Mean Time to Restore (MTTR)

Mean Time to Restore (MTTR) measures the average amount of time it takes to recover from an unplanned outage or service disruption. It reflects how quickly teams detect, respond to, and resolve production issues that impact availability.

Calculation

A restoration is typically defined as the point at which full service functionality has been restored following a user-impacting failure. The start time may be based on alerting, incident creation, or customer-reported impact. The end time should reflect actual resolution, not just mitigation.

This metric is calculated by dividing the total duration of all incidents by the number of incidents during the same time period:

mttr = total incident resolution time ÷ number of incidents

Goals

MTTR helps teams evaluate the efficiency of their incident response process. It answers questions like:

  • How quickly are we resolving production outages?
  • Are our monitoring, escalation, and on-call systems functioning well?
  • Are we learning from failures and shortening recovery time over time?

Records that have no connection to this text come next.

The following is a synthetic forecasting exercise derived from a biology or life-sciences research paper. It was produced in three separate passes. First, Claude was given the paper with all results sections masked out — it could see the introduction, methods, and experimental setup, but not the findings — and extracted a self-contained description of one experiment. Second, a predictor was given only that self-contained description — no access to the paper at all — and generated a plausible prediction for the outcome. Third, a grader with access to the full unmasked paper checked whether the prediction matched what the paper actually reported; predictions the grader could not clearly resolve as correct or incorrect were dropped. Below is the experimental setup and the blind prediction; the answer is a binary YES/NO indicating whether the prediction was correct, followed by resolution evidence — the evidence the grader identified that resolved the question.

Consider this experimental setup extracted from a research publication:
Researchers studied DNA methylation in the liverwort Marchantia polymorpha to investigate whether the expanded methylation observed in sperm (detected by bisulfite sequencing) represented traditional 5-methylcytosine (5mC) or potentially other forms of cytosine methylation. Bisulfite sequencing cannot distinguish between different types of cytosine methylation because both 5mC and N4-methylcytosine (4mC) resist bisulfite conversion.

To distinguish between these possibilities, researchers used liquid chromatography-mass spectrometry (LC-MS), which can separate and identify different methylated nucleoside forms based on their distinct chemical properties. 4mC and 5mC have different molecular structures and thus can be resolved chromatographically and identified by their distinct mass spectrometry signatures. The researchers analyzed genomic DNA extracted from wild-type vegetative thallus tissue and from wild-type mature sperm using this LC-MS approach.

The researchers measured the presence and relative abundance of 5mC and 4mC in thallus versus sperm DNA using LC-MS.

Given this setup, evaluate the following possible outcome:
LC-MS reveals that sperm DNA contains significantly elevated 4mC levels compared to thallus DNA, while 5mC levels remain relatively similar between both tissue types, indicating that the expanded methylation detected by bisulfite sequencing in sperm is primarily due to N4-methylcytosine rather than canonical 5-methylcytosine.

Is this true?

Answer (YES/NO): NO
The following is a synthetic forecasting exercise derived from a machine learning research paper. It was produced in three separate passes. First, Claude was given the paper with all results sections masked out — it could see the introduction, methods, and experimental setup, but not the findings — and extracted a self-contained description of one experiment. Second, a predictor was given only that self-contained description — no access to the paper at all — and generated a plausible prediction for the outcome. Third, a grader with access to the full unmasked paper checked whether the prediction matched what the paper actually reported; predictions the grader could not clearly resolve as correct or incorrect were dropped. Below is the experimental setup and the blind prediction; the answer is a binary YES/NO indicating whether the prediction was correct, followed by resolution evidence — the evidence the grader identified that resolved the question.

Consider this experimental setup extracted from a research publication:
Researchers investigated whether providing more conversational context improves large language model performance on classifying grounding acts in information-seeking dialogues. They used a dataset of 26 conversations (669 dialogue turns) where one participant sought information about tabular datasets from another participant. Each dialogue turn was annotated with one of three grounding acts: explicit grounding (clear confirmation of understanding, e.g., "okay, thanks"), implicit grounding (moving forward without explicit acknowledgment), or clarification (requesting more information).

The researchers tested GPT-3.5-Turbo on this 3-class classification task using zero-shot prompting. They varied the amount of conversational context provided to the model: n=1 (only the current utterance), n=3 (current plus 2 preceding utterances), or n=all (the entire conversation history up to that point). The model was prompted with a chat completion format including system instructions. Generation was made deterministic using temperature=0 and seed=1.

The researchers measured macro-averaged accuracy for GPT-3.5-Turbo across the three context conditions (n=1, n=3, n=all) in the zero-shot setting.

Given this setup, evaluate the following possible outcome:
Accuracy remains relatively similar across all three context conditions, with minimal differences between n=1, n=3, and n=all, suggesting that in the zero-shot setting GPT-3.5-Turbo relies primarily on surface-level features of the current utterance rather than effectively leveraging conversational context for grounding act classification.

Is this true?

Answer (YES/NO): NO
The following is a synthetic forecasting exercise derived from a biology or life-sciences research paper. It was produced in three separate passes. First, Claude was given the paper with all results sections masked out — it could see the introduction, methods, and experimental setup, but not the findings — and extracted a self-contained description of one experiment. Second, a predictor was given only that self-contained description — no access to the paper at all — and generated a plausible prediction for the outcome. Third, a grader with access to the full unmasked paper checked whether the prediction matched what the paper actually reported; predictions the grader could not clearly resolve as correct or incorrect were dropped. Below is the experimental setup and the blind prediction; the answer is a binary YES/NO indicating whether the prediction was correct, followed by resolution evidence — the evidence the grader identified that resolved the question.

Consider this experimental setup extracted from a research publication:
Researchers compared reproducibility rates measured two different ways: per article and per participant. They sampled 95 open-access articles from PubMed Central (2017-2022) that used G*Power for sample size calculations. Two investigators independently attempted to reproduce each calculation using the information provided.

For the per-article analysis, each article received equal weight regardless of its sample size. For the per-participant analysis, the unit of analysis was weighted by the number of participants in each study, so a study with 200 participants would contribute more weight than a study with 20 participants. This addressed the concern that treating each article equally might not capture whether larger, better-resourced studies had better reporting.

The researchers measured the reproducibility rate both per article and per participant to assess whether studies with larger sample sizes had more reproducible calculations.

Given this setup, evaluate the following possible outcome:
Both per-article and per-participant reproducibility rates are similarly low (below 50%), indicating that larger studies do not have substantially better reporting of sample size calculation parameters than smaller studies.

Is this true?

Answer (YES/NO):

Reducing MTTR improves user experience, operational confidence, and system resilience. For more background, see Google's SRE guidance on incident response.

Variations

MTTR is sometimes referred to as Mean Time to Recovery or Mean Time to Repair, particularly in IT service management and SRE contexts. These terms are often used interchangeably.

Common segmentations include:

  • By severity, comparing time to restore for critical (P1) vs. lower-priority incidents
  • By service, to detect which systems recover slowly
  • By incident type, such as regressions, infrastructure failures, or third-party issues

Some teams report median or 95th percentile MTTR to avoid distortion from extreme cases. Others break down MTTR by response phase (detection, triage, resolution) for deeper operational insight.

Limitations

MTTR measures how long incidents last but not how often they happen. A team with excellent MTTR but frequent disruptions may still be delivering an unreliable experience.

The metric also does not indicate whether recovery was stable or temporary. Teams may “restore” service quickly without resolving the root cause, which leads to recurring incidents or hidden degradation.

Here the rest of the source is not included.